Records for processing: Begin

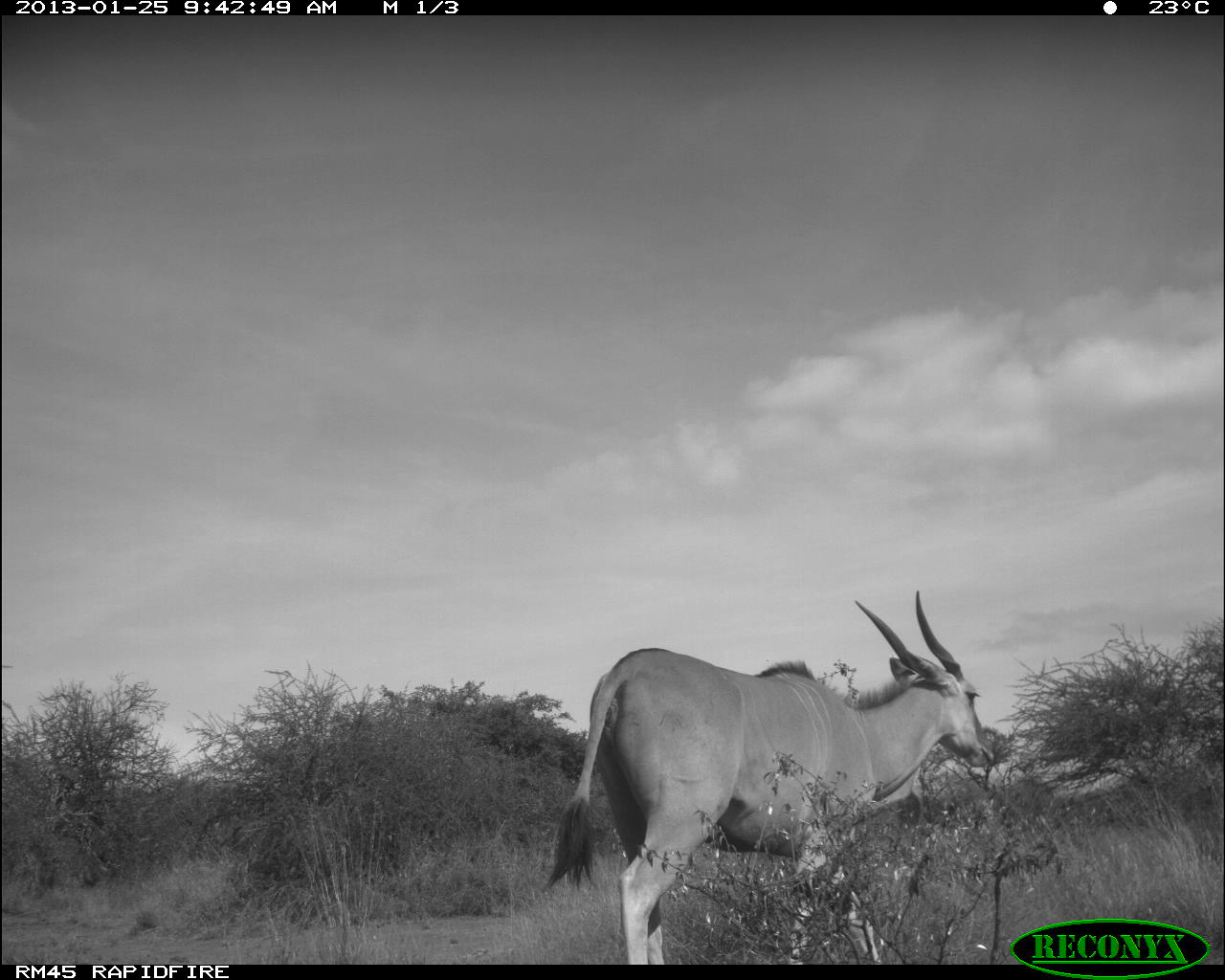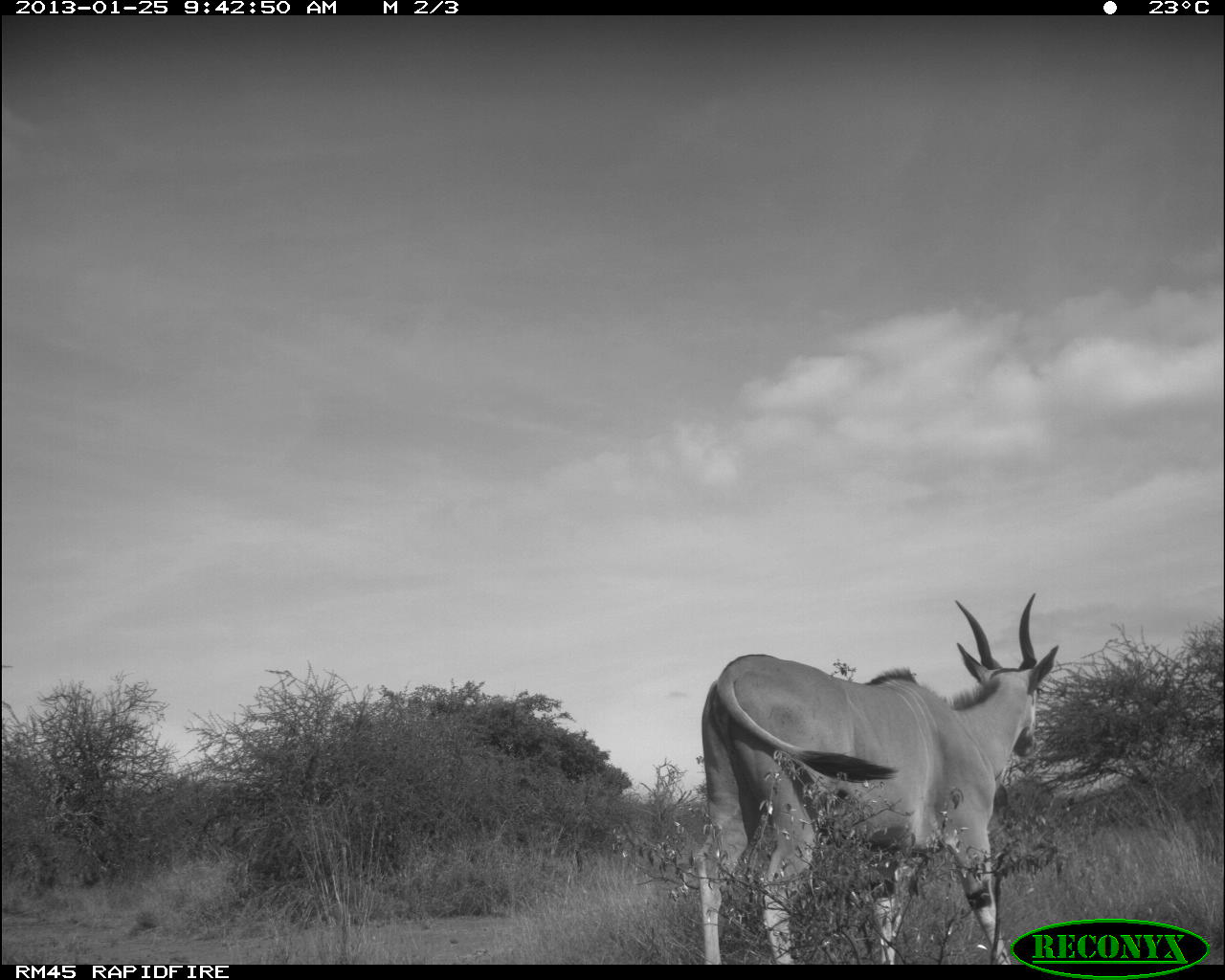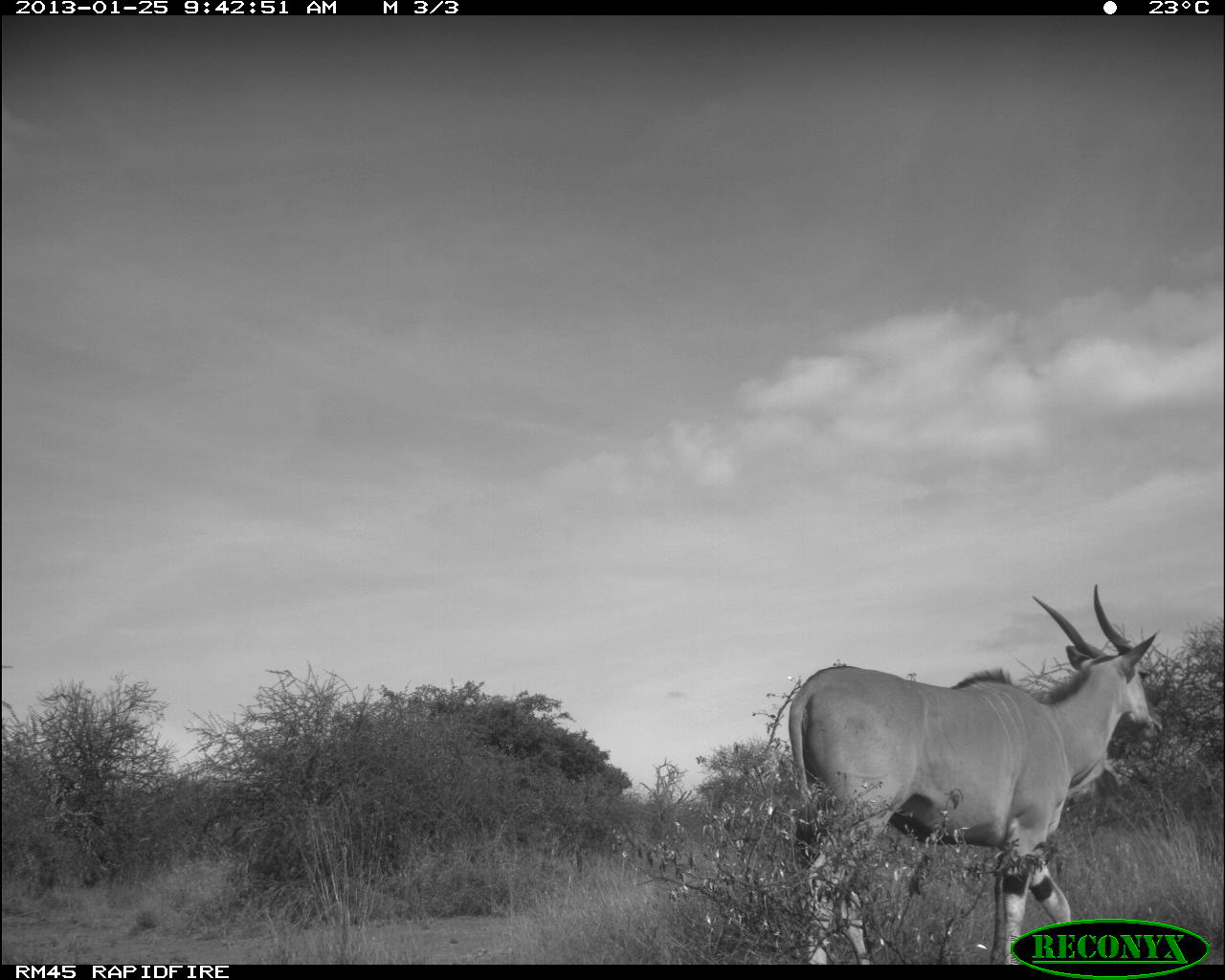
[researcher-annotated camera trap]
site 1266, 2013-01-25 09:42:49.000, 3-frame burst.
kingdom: Animalia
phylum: Chordata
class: Mammalia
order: Artiodactyla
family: Bovidae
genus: Tragelaphus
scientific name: Tragelaphus strepsiceros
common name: greater kudu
Tragelaphus strepsiceros (greater kudu), count 1.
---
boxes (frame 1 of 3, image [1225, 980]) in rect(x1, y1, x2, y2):
tragelaphus strepsiceros: rect(537, 586, 996, 964)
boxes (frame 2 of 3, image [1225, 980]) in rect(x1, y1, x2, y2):
tragelaphus strepsiceros: rect(689, 585, 1060, 963)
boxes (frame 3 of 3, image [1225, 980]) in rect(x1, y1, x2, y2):
tragelaphus strepsiceros: rect(788, 579, 1164, 962)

Records for processing: End

Work item
Print exactly, and only, the lines running from the one that contains "genus: Tragelaphus" to the last line of the records above.

Task output
genus: Tragelaphus
scientific name: Tragelaphus strepsiceros
common name: greater kudu
Tragelaphus strepsiceros (greater kudu), count 1.
---
boxes (frame 1 of 3, image [1225, 980]) in rect(x1, y1, x2, y2):
tragelaphus strepsiceros: rect(537, 586, 996, 964)
boxes (frame 2 of 3, image [1225, 980]) in rect(x1, y1, x2, y2):
tragelaphus strepsiceros: rect(689, 585, 1060, 963)
boxes (frame 3 of 3, image [1225, 980]) in rect(x1, y1, x2, y2):
tragelaphus strepsiceros: rect(788, 579, 1164, 962)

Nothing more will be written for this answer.